This is a joke, right?


If it's not, it will be.

----------


## William Tell

The only reason all these guys run for big offices like this is that they want to gamble and lose, or they don't understand politics. If they wanted to make a difference and actually understood politics they would run for a lower office and work their butts off. Then a couple of them they *might* win.

Actually come to think of it some of them just want publicity, and you don't get much of that in the races where you can win.

----------


## Brian4Liberty

> In addition, it would continue the fight against the two main parties that have control over the Congress if Petersen managed to *win a Senate race under the LP*.


99.9% chance that won't happen. If he is serious, he should run GOP, and increase his odds a bit.

----------


## CaseyJones

pfft dude wants a MoneyBomb
if he was serious he would run for Rep
better chance of winning

----------


## Okie RP fan

Yea, start small. Effect change at the lowest levels first and foremost. 
Through that, you can grow a reputation and then head onto the big pond. This may be a big waste of time, resources, and money.

----------


## CaseyJones

no $#@!
▬▬▬▬▬▬▬▬▬▬
* PARTS OF THE EXERCISE *
A. Reproduce everything in the thread from "Actually come to" down to "under the LP*.", word for word.
B. In the thread, which party does Brian4Liberty say Petersen should run under if he is serious?
None of the recorded data is needed.

[Recorded data]
▬▬▬▬▬▬▬▬▬▬
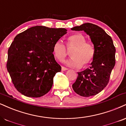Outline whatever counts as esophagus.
<instances>
[{"mask_svg": "<svg viewBox=\"0 0 126 126\" xmlns=\"http://www.w3.org/2000/svg\"><path fill=\"white\" fill-rule=\"evenodd\" d=\"M68 70L67 68L64 67V66H62V71H65V70Z\"/></svg>", "mask_w": 126, "mask_h": 126, "instance_id": "obj_1", "label": "esophagus"}]
</instances>
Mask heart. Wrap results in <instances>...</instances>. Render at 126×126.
Returning <instances> with one entry per match:
<instances>
[{"mask_svg":"<svg viewBox=\"0 0 126 126\" xmlns=\"http://www.w3.org/2000/svg\"><path fill=\"white\" fill-rule=\"evenodd\" d=\"M86 39L81 33L71 34L66 40L68 49L73 47L70 51L71 58L66 61V64L75 67L89 66L93 62L96 54L93 44L86 42ZM53 53L58 60H62L67 56V49L61 40H57L53 46Z\"/></svg>","mask_w":126,"mask_h":126,"instance_id":"b5f03b06","label":"heart"}]
</instances>
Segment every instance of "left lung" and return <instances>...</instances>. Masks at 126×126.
<instances>
[{"instance_id":"left-lung-1","label":"left lung","mask_w":126,"mask_h":126,"mask_svg":"<svg viewBox=\"0 0 126 126\" xmlns=\"http://www.w3.org/2000/svg\"><path fill=\"white\" fill-rule=\"evenodd\" d=\"M71 29L85 32L90 36L96 48V54L90 68L78 73V78L72 87L81 96H94L106 87L115 66L116 48L113 40L103 29L90 23Z\"/></svg>"}]
</instances>
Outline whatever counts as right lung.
<instances>
[{"label":"right lung","instance_id":"1","mask_svg":"<svg viewBox=\"0 0 126 126\" xmlns=\"http://www.w3.org/2000/svg\"><path fill=\"white\" fill-rule=\"evenodd\" d=\"M66 32L36 26L15 37L8 49L6 67L18 92L29 97H40L49 92L54 76L62 69L53 46Z\"/></svg>","mask_w":126,"mask_h":126}]
</instances>
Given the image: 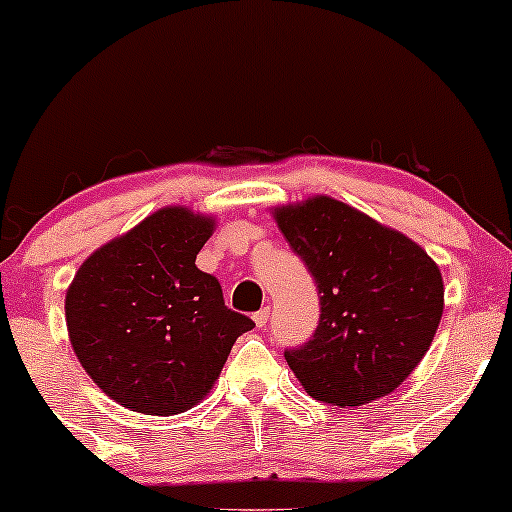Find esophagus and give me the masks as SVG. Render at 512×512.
Here are the masks:
<instances>
[{
  "mask_svg": "<svg viewBox=\"0 0 512 512\" xmlns=\"http://www.w3.org/2000/svg\"><path fill=\"white\" fill-rule=\"evenodd\" d=\"M252 320H255V325H257V327H264V325H267V320H269V308L257 310V313L252 315Z\"/></svg>",
  "mask_w": 512,
  "mask_h": 512,
  "instance_id": "34e87169",
  "label": "esophagus"
}]
</instances>
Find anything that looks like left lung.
Wrapping results in <instances>:
<instances>
[{"mask_svg": "<svg viewBox=\"0 0 512 512\" xmlns=\"http://www.w3.org/2000/svg\"><path fill=\"white\" fill-rule=\"evenodd\" d=\"M320 293L313 337L286 349L310 397L361 407L419 366L443 315V276L414 240L330 197L274 211Z\"/></svg>", "mask_w": 512, "mask_h": 512, "instance_id": "left-lung-1", "label": "left lung"}]
</instances>
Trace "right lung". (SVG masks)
I'll return each mask as SVG.
<instances>
[{
  "label": "right lung",
  "instance_id": "add662e5",
  "mask_svg": "<svg viewBox=\"0 0 512 512\" xmlns=\"http://www.w3.org/2000/svg\"><path fill=\"white\" fill-rule=\"evenodd\" d=\"M211 231L209 216L161 209L93 252L69 286L74 354L127 409L168 416L195 407L255 327L223 303L219 279L197 269Z\"/></svg>",
  "mask_w": 512,
  "mask_h": 512
}]
</instances>
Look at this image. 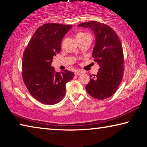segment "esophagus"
Masks as SVG:
<instances>
[{
  "instance_id": "esophagus-1",
  "label": "esophagus",
  "mask_w": 147,
  "mask_h": 147,
  "mask_svg": "<svg viewBox=\"0 0 147 147\" xmlns=\"http://www.w3.org/2000/svg\"><path fill=\"white\" fill-rule=\"evenodd\" d=\"M82 73H83V71L80 70H76L75 73H74L76 75H80V74H81Z\"/></svg>"
}]
</instances>
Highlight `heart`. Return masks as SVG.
Masks as SVG:
<instances>
[{
    "label": "heart",
    "instance_id": "b5f03b06",
    "mask_svg": "<svg viewBox=\"0 0 147 147\" xmlns=\"http://www.w3.org/2000/svg\"><path fill=\"white\" fill-rule=\"evenodd\" d=\"M82 34H82V33H80V34H78V35H77V36H78V35H82Z\"/></svg>",
    "mask_w": 147,
    "mask_h": 147
}]
</instances>
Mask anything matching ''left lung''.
<instances>
[{"label":"left lung","mask_w":147,"mask_h":147,"mask_svg":"<svg viewBox=\"0 0 147 147\" xmlns=\"http://www.w3.org/2000/svg\"><path fill=\"white\" fill-rule=\"evenodd\" d=\"M78 26L93 32L95 44L92 56L100 67L96 75H90L86 91L94 98H108L115 93L123 80L124 56L120 39L111 27L97 21L86 22Z\"/></svg>","instance_id":"1"}]
</instances>
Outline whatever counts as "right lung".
I'll list each match as a JSON object with an SVG mask.
<instances>
[{
	"instance_id": "add662e5",
	"label": "right lung",
	"mask_w": 147,
	"mask_h": 147,
	"mask_svg": "<svg viewBox=\"0 0 147 147\" xmlns=\"http://www.w3.org/2000/svg\"><path fill=\"white\" fill-rule=\"evenodd\" d=\"M71 25L47 23L36 30L24 51L22 76L29 93L40 102L53 105L60 102L66 93V84L73 72H56L51 66L53 56L61 51L63 38Z\"/></svg>"
}]
</instances>
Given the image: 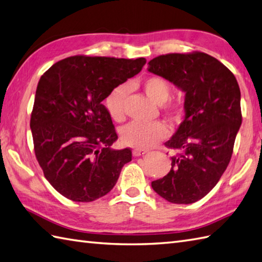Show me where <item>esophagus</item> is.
I'll use <instances>...</instances> for the list:
<instances>
[{"label": "esophagus", "mask_w": 262, "mask_h": 262, "mask_svg": "<svg viewBox=\"0 0 262 262\" xmlns=\"http://www.w3.org/2000/svg\"><path fill=\"white\" fill-rule=\"evenodd\" d=\"M146 153H147L146 149H142V148H135L134 151H133V155H134V157H141V155H144Z\"/></svg>", "instance_id": "obj_1"}]
</instances>
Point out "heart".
<instances>
[{
    "label": "heart",
    "mask_w": 262,
    "mask_h": 262,
    "mask_svg": "<svg viewBox=\"0 0 262 262\" xmlns=\"http://www.w3.org/2000/svg\"><path fill=\"white\" fill-rule=\"evenodd\" d=\"M143 90L146 96L158 104H163L170 97V85L166 80L160 76H151L143 81ZM128 94V86L120 85L114 89L105 99V107L111 118L121 121L125 117V100ZM171 115H179L177 107H169ZM169 129L163 122L155 121L152 124L133 122L126 126L121 132L125 144L137 148H151L164 138L168 137Z\"/></svg>",
    "instance_id": "obj_1"
}]
</instances>
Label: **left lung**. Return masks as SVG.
Listing matches in <instances>:
<instances>
[{"instance_id": "8db88e82", "label": "left lung", "mask_w": 262, "mask_h": 262, "mask_svg": "<svg viewBox=\"0 0 262 262\" xmlns=\"http://www.w3.org/2000/svg\"><path fill=\"white\" fill-rule=\"evenodd\" d=\"M147 71L185 92V118L165 143L179 154L152 188L170 203L192 204L216 186L230 163L242 124L240 88L224 64L205 53L161 55Z\"/></svg>"}]
</instances>
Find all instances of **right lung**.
Returning <instances> with one entry per match:
<instances>
[{
	"label": "right lung",
	"instance_id": "1",
	"mask_svg": "<svg viewBox=\"0 0 262 262\" xmlns=\"http://www.w3.org/2000/svg\"><path fill=\"white\" fill-rule=\"evenodd\" d=\"M145 58L73 56L54 64L38 82L30 128L36 158L49 183L73 202L107 194L132 161L103 100L138 74Z\"/></svg>",
	"mask_w": 262,
	"mask_h": 262
}]
</instances>
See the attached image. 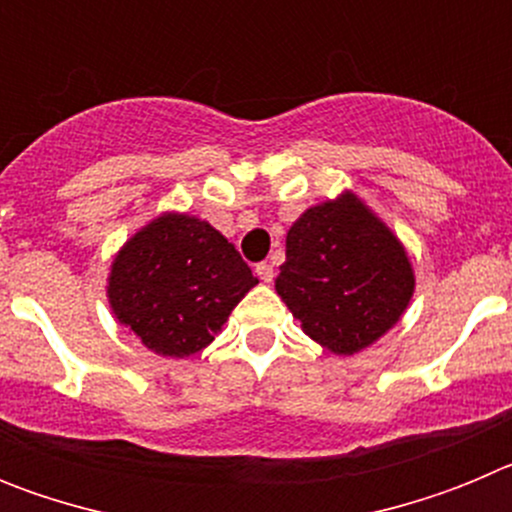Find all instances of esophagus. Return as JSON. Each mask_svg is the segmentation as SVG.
Returning <instances> with one entry per match:
<instances>
[{"instance_id": "1", "label": "esophagus", "mask_w": 512, "mask_h": 512, "mask_svg": "<svg viewBox=\"0 0 512 512\" xmlns=\"http://www.w3.org/2000/svg\"><path fill=\"white\" fill-rule=\"evenodd\" d=\"M256 274H259L261 282L269 284L271 279H274V266H271L269 261H261V264H256Z\"/></svg>"}]
</instances>
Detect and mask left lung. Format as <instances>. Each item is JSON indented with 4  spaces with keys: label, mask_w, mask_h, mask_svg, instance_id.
Wrapping results in <instances>:
<instances>
[{
    "label": "left lung",
    "mask_w": 512,
    "mask_h": 512,
    "mask_svg": "<svg viewBox=\"0 0 512 512\" xmlns=\"http://www.w3.org/2000/svg\"><path fill=\"white\" fill-rule=\"evenodd\" d=\"M413 289L408 253L356 194L310 207L289 228L277 295L333 354L351 356L382 338Z\"/></svg>",
    "instance_id": "obj_1"
}]
</instances>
▬▬▬▬▬▬▬▬▬▬
* THE RESPONSES *
A.
Actually come to think of it some of them just want publicity, and you don't get much of that in the races where you can win.

----------


## Brian4Liberty

> In addition, it would continue the fight against the two main parties that have control over the Congress if Petersen managed to *win a Senate race under the LP*.

B. The GOP.